Aim of the exercise
What follows are records. Restate all of them word for word.

Records shown
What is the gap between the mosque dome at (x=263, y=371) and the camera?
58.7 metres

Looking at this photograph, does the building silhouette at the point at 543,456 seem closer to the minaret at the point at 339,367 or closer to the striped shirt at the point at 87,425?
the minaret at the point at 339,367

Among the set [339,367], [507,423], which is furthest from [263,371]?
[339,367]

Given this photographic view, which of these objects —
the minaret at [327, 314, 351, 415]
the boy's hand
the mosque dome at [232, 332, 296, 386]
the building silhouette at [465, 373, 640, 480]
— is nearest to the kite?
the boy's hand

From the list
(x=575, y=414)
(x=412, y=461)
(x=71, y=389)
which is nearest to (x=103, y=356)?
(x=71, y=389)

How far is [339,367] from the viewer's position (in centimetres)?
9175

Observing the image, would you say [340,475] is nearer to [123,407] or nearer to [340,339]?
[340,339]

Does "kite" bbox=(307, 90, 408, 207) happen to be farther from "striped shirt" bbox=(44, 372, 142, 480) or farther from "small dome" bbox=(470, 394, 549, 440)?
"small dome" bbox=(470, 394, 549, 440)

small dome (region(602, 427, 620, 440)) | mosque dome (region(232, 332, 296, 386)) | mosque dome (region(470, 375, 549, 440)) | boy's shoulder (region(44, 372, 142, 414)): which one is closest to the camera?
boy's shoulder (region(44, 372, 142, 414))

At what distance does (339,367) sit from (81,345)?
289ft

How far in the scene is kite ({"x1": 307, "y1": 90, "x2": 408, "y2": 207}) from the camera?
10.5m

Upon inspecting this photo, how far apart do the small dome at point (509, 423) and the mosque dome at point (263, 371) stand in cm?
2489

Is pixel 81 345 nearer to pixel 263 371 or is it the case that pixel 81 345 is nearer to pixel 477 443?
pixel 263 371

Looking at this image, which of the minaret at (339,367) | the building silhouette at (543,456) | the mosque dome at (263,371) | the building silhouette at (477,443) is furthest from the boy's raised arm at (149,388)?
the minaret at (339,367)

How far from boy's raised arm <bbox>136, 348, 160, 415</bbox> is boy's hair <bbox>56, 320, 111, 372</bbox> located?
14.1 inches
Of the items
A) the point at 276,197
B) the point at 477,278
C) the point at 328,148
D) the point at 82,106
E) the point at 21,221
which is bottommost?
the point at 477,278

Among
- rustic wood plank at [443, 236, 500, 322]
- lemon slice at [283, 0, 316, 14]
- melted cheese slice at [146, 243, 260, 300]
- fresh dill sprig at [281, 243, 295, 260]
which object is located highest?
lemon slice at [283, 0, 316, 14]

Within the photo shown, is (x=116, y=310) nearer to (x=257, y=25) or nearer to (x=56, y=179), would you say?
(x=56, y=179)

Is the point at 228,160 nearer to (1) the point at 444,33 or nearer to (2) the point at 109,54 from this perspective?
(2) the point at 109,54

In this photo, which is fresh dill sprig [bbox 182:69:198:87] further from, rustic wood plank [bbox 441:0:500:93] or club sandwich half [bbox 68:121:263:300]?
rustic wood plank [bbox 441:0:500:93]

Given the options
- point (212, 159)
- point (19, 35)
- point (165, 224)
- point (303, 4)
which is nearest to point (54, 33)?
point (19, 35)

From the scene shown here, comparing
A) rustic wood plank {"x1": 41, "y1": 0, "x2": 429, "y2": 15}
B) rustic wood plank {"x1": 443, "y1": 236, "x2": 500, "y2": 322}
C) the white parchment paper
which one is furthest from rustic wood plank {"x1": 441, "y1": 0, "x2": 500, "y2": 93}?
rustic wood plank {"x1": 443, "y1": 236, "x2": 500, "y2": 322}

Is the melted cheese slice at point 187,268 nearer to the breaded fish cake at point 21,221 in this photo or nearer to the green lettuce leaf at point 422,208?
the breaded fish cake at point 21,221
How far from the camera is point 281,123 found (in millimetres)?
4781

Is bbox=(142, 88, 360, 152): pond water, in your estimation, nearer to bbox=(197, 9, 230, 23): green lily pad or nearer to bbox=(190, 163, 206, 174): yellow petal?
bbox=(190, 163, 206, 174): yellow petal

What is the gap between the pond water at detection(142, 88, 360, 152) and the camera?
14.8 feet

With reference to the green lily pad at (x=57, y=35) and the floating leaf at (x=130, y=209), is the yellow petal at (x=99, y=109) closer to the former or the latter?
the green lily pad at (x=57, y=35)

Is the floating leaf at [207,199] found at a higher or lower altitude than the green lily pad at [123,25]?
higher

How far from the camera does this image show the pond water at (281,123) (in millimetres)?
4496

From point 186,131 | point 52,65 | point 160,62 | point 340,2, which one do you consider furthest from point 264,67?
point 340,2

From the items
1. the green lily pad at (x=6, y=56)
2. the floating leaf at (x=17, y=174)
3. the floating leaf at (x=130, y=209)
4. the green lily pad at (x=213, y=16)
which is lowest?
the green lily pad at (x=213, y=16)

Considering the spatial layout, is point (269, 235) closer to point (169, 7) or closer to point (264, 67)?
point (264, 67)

Correct result
What is the gap between the mosque dome at (x=263, y=371) and the camera?
58.7 metres

Looking at this photograph, does the building silhouette at the point at 543,456 seem closer to the minaret at the point at 339,367 or closer to the striped shirt at the point at 87,425?
the minaret at the point at 339,367

Among the set [339,367], [507,423], which is furthest from [263,371]?
[339,367]

Given this photographic view, which of these objects —
the minaret at [327, 314, 351, 415]
the boy's hand
the mosque dome at [232, 332, 296, 386]
the building silhouette at [465, 373, 640, 480]
— is nearest to the kite?
the boy's hand

From the list
(x=575, y=414)
(x=412, y=461)
(x=71, y=389)
which is nearest to (x=103, y=356)?
(x=71, y=389)

How far is [339,367] from the viewer's position (in centimetres)?
9175

Observing the image, would you say [340,475] is nearer to [123,407] or nearer to [340,339]?
[340,339]

Does "kite" bbox=(307, 90, 408, 207) happen to be farther from "striped shirt" bbox=(44, 372, 142, 480) or farther from "small dome" bbox=(470, 394, 549, 440)?
"small dome" bbox=(470, 394, 549, 440)

small dome (region(602, 427, 620, 440)) | mosque dome (region(232, 332, 296, 386)) | mosque dome (region(470, 375, 549, 440)) | boy's shoulder (region(44, 372, 142, 414)): which one is closest to the camera?
boy's shoulder (region(44, 372, 142, 414))

At what distance does (339,367) sit from (81,345)?
289ft

How far in the scene is kite ({"x1": 307, "y1": 90, "x2": 408, "y2": 207}) from the camera?
10.5m

Upon inspecting this photo, how far apart do the small dome at point (509, 423) and the mosque dome at point (263, 371) stand in cm?
2489

Is pixel 81 345 nearer to pixel 263 371 or is it the case that pixel 81 345 is nearer to pixel 477 443?
pixel 263 371

Looking at this image, which of the minaret at (339,367) | the building silhouette at (543,456) | the mosque dome at (263,371) | the building silhouette at (477,443) is furthest from the boy's raised arm at (149,388)?
the minaret at (339,367)

How far from boy's raised arm <bbox>136, 348, 160, 415</bbox> is boy's hair <bbox>56, 320, 111, 372</bbox> located?
14.1 inches
Of the items
A) the point at 276,197
B) the point at 477,278
C) the point at 328,148
D) the point at 82,106
E) the point at 21,221
which is bottommost?
the point at 477,278

Among
- rustic wood plank at [443, 236, 500, 322]
- lemon slice at [283, 0, 316, 14]
- melted cheese slice at [146, 243, 260, 300]
- fresh dill sprig at [281, 243, 295, 260]
which object is located highest?
lemon slice at [283, 0, 316, 14]

Within the photo shown, is (x=116, y=310) nearer to (x=257, y=25) or nearer to (x=56, y=179), would you say?
(x=56, y=179)

Is the point at 228,160 nearer to (1) the point at 444,33 or nearer to (2) the point at 109,54 from this perspective?
(2) the point at 109,54

In this photo, which is fresh dill sprig [bbox 182:69:198:87] further from, rustic wood plank [bbox 441:0:500:93] or club sandwich half [bbox 68:121:263:300]?
rustic wood plank [bbox 441:0:500:93]

Given the options
- point (212, 159)
- point (19, 35)
- point (165, 224)
- point (303, 4)
which is nearest to point (54, 33)?
point (19, 35)

From the scene shown here, comparing
A) rustic wood plank {"x1": 41, "y1": 0, "x2": 429, "y2": 15}
B) rustic wood plank {"x1": 443, "y1": 236, "x2": 500, "y2": 322}
C) the white parchment paper
which one is furthest from rustic wood plank {"x1": 441, "y1": 0, "x2": 500, "y2": 93}?
rustic wood plank {"x1": 443, "y1": 236, "x2": 500, "y2": 322}

Is the melted cheese slice at point 187,268 nearer to the breaded fish cake at point 21,221 in this photo or nearer to the green lettuce leaf at point 422,208?
the breaded fish cake at point 21,221
How far from the camera is point 281,123 found (in millimetres)?
4781

Is bbox=(142, 88, 360, 152): pond water, in your estimation, nearer to bbox=(197, 9, 230, 23): green lily pad or nearer to bbox=(190, 163, 206, 174): yellow petal?
bbox=(190, 163, 206, 174): yellow petal

What is the gap between the pond water at detection(142, 88, 360, 152) and the camera?
14.8 feet

With reference to the green lily pad at (x=57, y=35) and the floating leaf at (x=130, y=209), is the yellow petal at (x=99, y=109) closer to the former or the latter?
the green lily pad at (x=57, y=35)

Is the floating leaf at [207,199] found at a higher or lower altitude than the green lily pad at [123,25]?
higher

How far from the camera does this image show the pond water at (281,123) (in millimetres)?
4496

From point 186,131 | point 52,65 | point 160,62 | point 340,2, which one do you consider furthest from point 264,67?
point 340,2

From the items
1. the green lily pad at (x=6, y=56)
2. the floating leaf at (x=17, y=174)
3. the floating leaf at (x=130, y=209)
4. the green lily pad at (x=213, y=16)
which is lowest?
the green lily pad at (x=213, y=16)

Considering the spatial layout, is point (269, 235) closer to point (169, 7) or closer to point (264, 67)?
point (264, 67)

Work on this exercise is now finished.